The number of categories you have is proportional to the amount of novelty that is exhibited. If you were equipped with four categories: object/process, motion/rest (categories which are highly interrelated) novelty would be impossible. Which means that the quality and number of your senses & concepts, determines the amount of novelty that you can grasp.
Using just the considerations above, how would we start answering whether the Universe exhibits novelty?
The problem as such, probably has its roots in the Newtonian world-conception. If the world is nothing but matter in motion, it seems very odd that anything new will ever come about. Yet the idea remained, that arrangements of matter caused certain effects other than matter and motion.
I want to connect it with causality and free will. Are all the effects present in the cause, and if yes, in what sense.
Related to the problem of novelty:
The Frankfurt School’s criticism of positivism is relevant to the problem of novelty and its relation to the social sciences. If we take determinism as true, then novel social organizations are excluded and individuals are turned into things…This goes back even further. The debate of the 17th century as to the ideas of active and passive. It can be broken down to two attitudes towards novelty:
The unconvinced determinist: What he claims is that what was wrong, was not determinism as such, but rather the theory of causal connections that was being put forward. This of course, is an irrefutable position. Whenever something wasn’t predicted, we just blame it on the theory and deny novelty.
The novelist: What the novelist claims is that the universe is irreducibly creative and we, being part of the universe, are too. He doesn’t deny nor condemn the attempts of the natural sciences, but he believes them to be limited as the history of science shows. He has a more cultural bend since he believes that our beliefs towards our institutions affect our culture and how we view the world and our place within it. If we believe that the universe is a fixed system, then we become fatalists, give up responsibility and take existing social relations as inevitably determined. If on the other hand we view the world as creative then our outlook changes completely. The world is filled with possibilities again. It is the re-enchantment of reality.
What is important to point out is the following: Both attitudes conform with the evidence and neither can be refuted in a sense. Which means that our choice has to be made on extra-evidential grounds.

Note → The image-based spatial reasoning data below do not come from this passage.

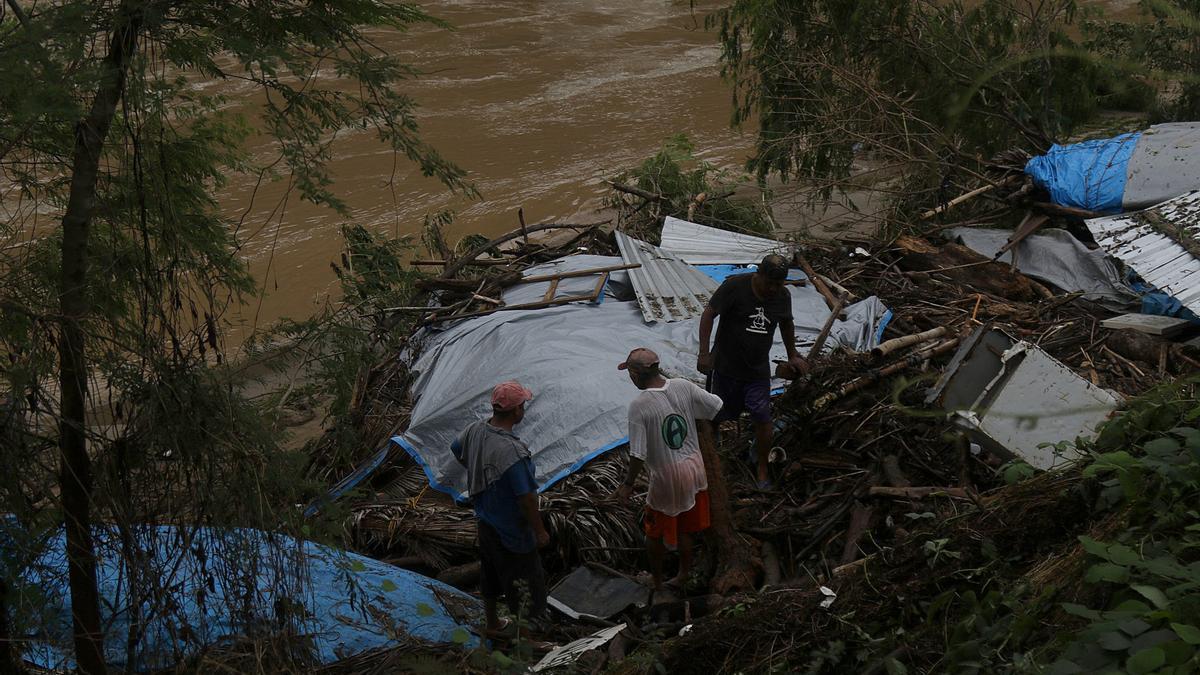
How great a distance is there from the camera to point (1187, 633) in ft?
8.03

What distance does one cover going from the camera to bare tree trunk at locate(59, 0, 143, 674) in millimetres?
3330

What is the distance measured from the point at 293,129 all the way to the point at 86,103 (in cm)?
70

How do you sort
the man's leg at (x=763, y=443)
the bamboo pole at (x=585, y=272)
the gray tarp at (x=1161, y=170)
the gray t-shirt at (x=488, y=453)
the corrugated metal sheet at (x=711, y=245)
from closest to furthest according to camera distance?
the gray t-shirt at (x=488, y=453)
the man's leg at (x=763, y=443)
the gray tarp at (x=1161, y=170)
the bamboo pole at (x=585, y=272)
the corrugated metal sheet at (x=711, y=245)

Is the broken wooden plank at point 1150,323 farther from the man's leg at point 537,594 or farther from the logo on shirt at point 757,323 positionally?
the man's leg at point 537,594

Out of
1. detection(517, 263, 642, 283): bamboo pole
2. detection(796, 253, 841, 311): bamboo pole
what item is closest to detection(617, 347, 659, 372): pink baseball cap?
detection(796, 253, 841, 311): bamboo pole

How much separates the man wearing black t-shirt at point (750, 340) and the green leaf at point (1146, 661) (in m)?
3.65

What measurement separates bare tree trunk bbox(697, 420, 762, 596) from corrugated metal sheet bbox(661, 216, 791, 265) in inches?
154

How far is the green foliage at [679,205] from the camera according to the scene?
35.3 feet

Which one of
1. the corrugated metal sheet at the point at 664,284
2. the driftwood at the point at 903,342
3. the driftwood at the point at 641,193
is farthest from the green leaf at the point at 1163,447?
the driftwood at the point at 641,193

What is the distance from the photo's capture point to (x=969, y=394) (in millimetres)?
5605

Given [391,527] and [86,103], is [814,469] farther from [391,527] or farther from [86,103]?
[86,103]

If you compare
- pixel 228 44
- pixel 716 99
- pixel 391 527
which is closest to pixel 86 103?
pixel 228 44

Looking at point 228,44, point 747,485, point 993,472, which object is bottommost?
point 747,485

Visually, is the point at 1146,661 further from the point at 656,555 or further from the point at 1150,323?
the point at 1150,323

Which attitude supplies a poorer life? Which makes us feel mere playthings in a giant unfathomable machine? And last but certainly not least, which attitude would the status quo prefer to endorse?
On all these, the answer is the unconvinced determinist.
Thus, long live the novelist! Where art and truth combine to make re-enchant life not with illusions but with undeterminable truths.
What would an outline on Novelty look like?
Introduction
The Metaphysical Aspects of Novelty
a. Ontology
b. Novelty and Free WillThe Consequences of the Metaphysical Aspects on Society
a. Free Will and Society
b. Determinists vs NovelistsConclusion
Could Novelty be combined with an examination on Change? Or Causality?